> Set exercise: Render every line of the records below as a JSON list of strings, one string per line, skipping blank lines and leaving out the pictures.

> Entries provided:
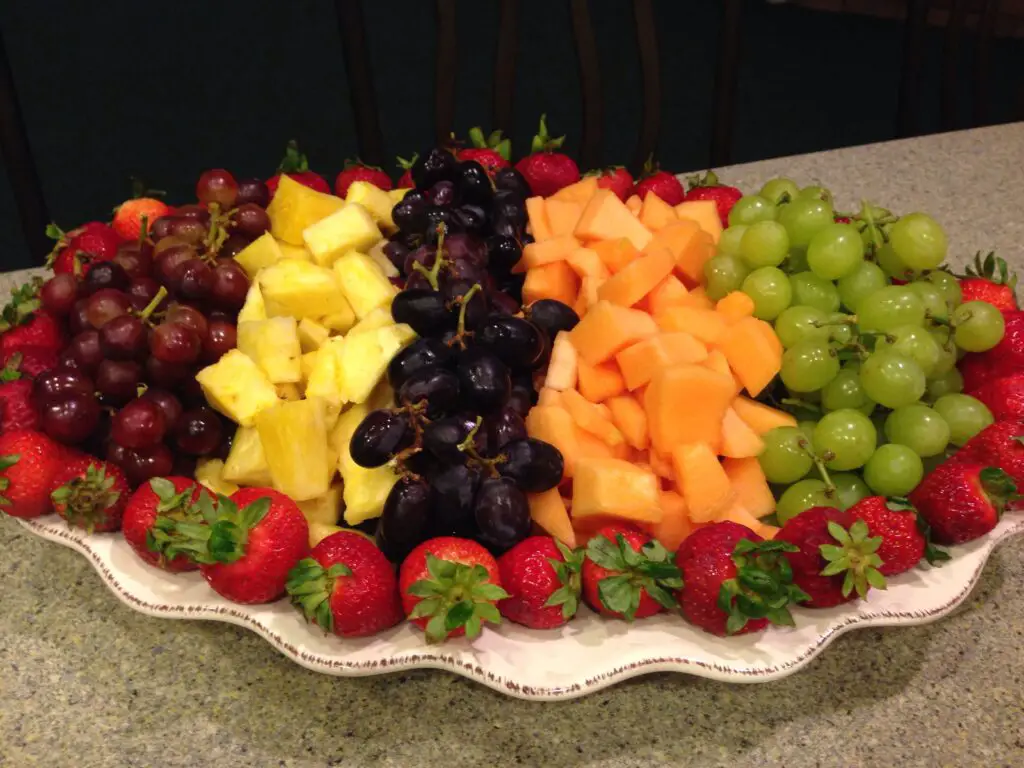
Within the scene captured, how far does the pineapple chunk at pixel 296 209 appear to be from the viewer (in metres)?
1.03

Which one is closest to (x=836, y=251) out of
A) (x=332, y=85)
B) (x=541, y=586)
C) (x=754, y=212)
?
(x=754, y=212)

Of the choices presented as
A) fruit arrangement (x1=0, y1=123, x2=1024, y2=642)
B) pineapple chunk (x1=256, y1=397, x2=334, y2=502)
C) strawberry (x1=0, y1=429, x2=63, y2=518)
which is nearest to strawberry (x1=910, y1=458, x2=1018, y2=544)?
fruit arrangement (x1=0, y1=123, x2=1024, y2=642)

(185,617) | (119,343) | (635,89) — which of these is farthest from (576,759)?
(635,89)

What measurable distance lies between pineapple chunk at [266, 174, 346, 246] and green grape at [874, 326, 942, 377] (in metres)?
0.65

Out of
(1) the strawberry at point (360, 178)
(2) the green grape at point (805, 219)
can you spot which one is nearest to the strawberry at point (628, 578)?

> Finished task:
[
  "Within the scene captured, how far does the pineapple chunk at pixel 296 209 appear to be from the viewer (in metres)?",
  "1.03",
  "Which one is closest to (x=836, y=251) out of",
  "A) (x=332, y=85)",
  "B) (x=541, y=586)",
  "C) (x=754, y=212)",
  "?",
  "(x=754, y=212)",
  "Of the choices presented as",
  "A) fruit arrangement (x1=0, y1=123, x2=1024, y2=642)",
  "B) pineapple chunk (x1=256, y1=397, x2=334, y2=502)",
  "C) strawberry (x1=0, y1=429, x2=63, y2=518)",
  "which is nearest to strawberry (x1=910, y1=458, x2=1018, y2=544)?",
  "fruit arrangement (x1=0, y1=123, x2=1024, y2=642)",
  "(185,617) | (119,343) | (635,89) — which of these is farthest from (576,759)?",
  "(635,89)",
  "What measurable distance lies between pineapple chunk at [266, 174, 346, 246] and green grape at [874, 326, 942, 377] (in metres)?",
  "0.65",
  "Out of",
  "(1) the strawberry at point (360, 178)",
  "(2) the green grape at point (805, 219)",
  "can you spot which one is nearest to the strawberry at point (628, 578)?"
]